_STATED EXERCISE_
Copy out every row below without changing a word, and omit the pictures.

_INPUT ROWS_
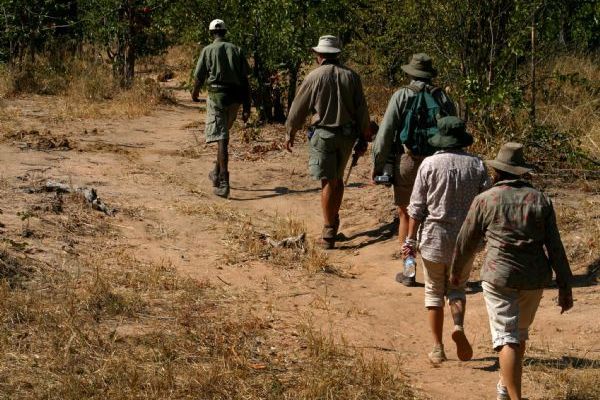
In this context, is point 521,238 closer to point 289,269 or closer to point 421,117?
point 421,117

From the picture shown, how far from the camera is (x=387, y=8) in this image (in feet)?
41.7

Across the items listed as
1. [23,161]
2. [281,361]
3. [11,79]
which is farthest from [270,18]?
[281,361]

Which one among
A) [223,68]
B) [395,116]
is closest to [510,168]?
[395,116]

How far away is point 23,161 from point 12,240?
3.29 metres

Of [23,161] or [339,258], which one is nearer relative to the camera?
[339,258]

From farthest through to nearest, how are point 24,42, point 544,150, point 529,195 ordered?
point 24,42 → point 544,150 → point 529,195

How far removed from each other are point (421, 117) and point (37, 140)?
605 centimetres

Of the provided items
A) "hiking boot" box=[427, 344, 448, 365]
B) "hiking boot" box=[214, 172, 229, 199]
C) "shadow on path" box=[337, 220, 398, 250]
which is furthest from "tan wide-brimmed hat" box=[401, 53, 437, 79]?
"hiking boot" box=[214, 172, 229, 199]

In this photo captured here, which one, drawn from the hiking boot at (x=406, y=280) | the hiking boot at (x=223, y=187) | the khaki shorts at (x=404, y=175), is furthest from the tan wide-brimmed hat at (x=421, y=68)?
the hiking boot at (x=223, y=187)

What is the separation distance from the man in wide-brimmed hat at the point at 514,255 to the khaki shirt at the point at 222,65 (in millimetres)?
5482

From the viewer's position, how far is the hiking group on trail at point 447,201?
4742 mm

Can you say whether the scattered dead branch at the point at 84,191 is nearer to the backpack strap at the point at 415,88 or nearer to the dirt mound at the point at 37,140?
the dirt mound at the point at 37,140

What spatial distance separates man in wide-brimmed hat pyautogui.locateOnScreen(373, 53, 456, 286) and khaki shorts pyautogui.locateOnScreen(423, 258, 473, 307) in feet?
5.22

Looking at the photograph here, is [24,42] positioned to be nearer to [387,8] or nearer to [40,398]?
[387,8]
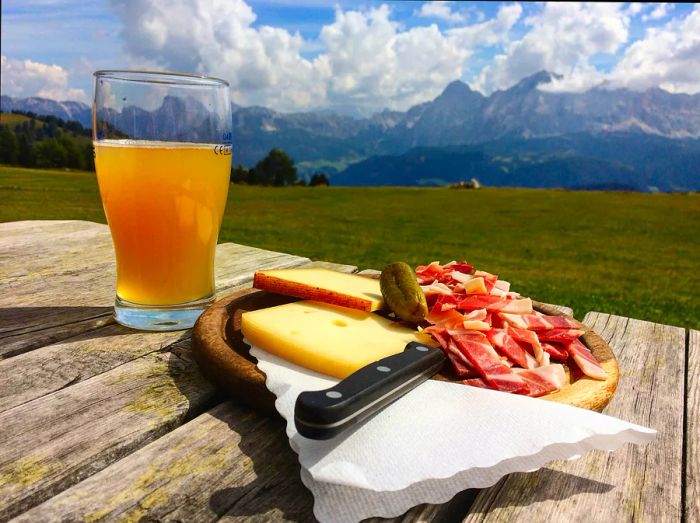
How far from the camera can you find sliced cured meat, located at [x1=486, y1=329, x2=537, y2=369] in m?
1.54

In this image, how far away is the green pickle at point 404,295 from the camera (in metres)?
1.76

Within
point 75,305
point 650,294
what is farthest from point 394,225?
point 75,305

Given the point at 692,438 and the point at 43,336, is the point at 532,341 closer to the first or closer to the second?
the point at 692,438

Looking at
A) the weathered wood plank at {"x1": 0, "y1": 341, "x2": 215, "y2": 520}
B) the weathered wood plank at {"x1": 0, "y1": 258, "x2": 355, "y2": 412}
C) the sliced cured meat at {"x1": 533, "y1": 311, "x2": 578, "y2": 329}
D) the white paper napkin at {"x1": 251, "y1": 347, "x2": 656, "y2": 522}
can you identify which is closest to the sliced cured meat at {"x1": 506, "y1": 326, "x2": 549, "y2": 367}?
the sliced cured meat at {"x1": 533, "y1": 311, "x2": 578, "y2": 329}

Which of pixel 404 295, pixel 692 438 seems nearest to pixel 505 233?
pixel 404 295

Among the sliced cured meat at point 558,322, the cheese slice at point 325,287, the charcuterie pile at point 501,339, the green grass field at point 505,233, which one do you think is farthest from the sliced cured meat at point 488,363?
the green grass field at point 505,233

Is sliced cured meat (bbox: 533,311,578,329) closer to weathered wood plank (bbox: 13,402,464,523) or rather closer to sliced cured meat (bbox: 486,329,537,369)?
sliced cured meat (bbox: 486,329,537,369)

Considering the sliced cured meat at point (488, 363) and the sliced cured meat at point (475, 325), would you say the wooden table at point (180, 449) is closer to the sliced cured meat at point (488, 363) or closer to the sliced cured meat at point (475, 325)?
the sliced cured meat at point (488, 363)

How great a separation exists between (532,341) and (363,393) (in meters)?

_SOLUTION TO THIS PROBLEM_
In this context, is point 521,238 closer to point 289,269 or closer to point 421,117?
point 421,117

From the picture shown, how far from the camera is (x=387, y=8) in this image (in feet)?
41.7

Across the items listed as
1. [23,161]
2. [281,361]
3. [11,79]
which is farthest from [270,18]?
[281,361]

Which one among
A) [223,68]
B) [395,116]
is closest to [510,168]?
[395,116]

How far away is point 23,161 from point 12,240?
3.29 metres

Of [23,161] or [339,258], which one is nearer relative to the camera?
[339,258]

From farthest through to nearest, how are point 24,42, point 544,150, point 529,195 ordered?
point 24,42 → point 544,150 → point 529,195

How far removed from each other are point (421, 117) and point (37, 140)?
605 centimetres

Of the provided items
A) "hiking boot" box=[427, 344, 448, 365]
B) "hiking boot" box=[214, 172, 229, 199]
C) "shadow on path" box=[337, 220, 398, 250]
which is furthest from "tan wide-brimmed hat" box=[401, 53, 437, 79]?
"hiking boot" box=[214, 172, 229, 199]

In this photo captured here, which one, drawn from the hiking boot at (x=406, y=280) | the hiking boot at (x=223, y=187) | the khaki shorts at (x=404, y=175), is furthest from the tan wide-brimmed hat at (x=421, y=68)?
the hiking boot at (x=223, y=187)

What is the separation distance from the man in wide-brimmed hat at the point at 514,255 to the khaki shirt at the point at 222,65 (in millimetres)?
5482

From the viewer's position, how far is the hiking group on trail at point 447,201?
4742 mm

Can you say whether the scattered dead branch at the point at 84,191 is nearer to the backpack strap at the point at 415,88 or nearer to the dirt mound at the point at 37,140?
the dirt mound at the point at 37,140

What spatial distance separates man in wide-brimmed hat pyautogui.locateOnScreen(373, 53, 456, 286) and khaki shorts pyautogui.locateOnScreen(423, 258, 473, 307) in feet?
5.22

Looking at the photograph here, is [24,42] positioned to be nearer to [387,8] or nearer to [40,398]?
[387,8]
How far from the camera can you find sliced cured meat, located at [x1=486, y1=329, x2=537, y2=369] in m?
1.54

In this image, how far away is the green pickle at point 404,295 from the camera (in metres)?
1.76

Within
point 75,305
point 650,294
what is farthest from point 394,225?
point 75,305

Given the point at 692,438 and the point at 43,336, is the point at 532,341 closer to the first or closer to the second?
the point at 692,438

Looking at
A) the weathered wood plank at {"x1": 0, "y1": 341, "x2": 215, "y2": 520}
B) the weathered wood plank at {"x1": 0, "y1": 258, "x2": 355, "y2": 412}
C) the sliced cured meat at {"x1": 533, "y1": 311, "x2": 578, "y2": 329}
D) the white paper napkin at {"x1": 251, "y1": 347, "x2": 656, "y2": 522}
can you identify which is closest to the sliced cured meat at {"x1": 506, "y1": 326, "x2": 549, "y2": 367}?
the sliced cured meat at {"x1": 533, "y1": 311, "x2": 578, "y2": 329}

Which of pixel 404 295, pixel 692 438 seems nearest to pixel 505 233?
pixel 404 295

Among the sliced cured meat at point 558,322, the cheese slice at point 325,287, the charcuterie pile at point 501,339, the green grass field at point 505,233, which one do you think is farthest from the sliced cured meat at point 488,363?
the green grass field at point 505,233

Is sliced cured meat (bbox: 533,311,578,329) closer to weathered wood plank (bbox: 13,402,464,523) or rather closer to sliced cured meat (bbox: 486,329,537,369)?
sliced cured meat (bbox: 486,329,537,369)

Considering the sliced cured meat at point (488, 363) and the sliced cured meat at point (475, 325), would you say the wooden table at point (180, 449) is closer to the sliced cured meat at point (488, 363) or closer to the sliced cured meat at point (475, 325)?
the sliced cured meat at point (488, 363)

How great a separation exists between (532,341) and (363,393) (in meters)?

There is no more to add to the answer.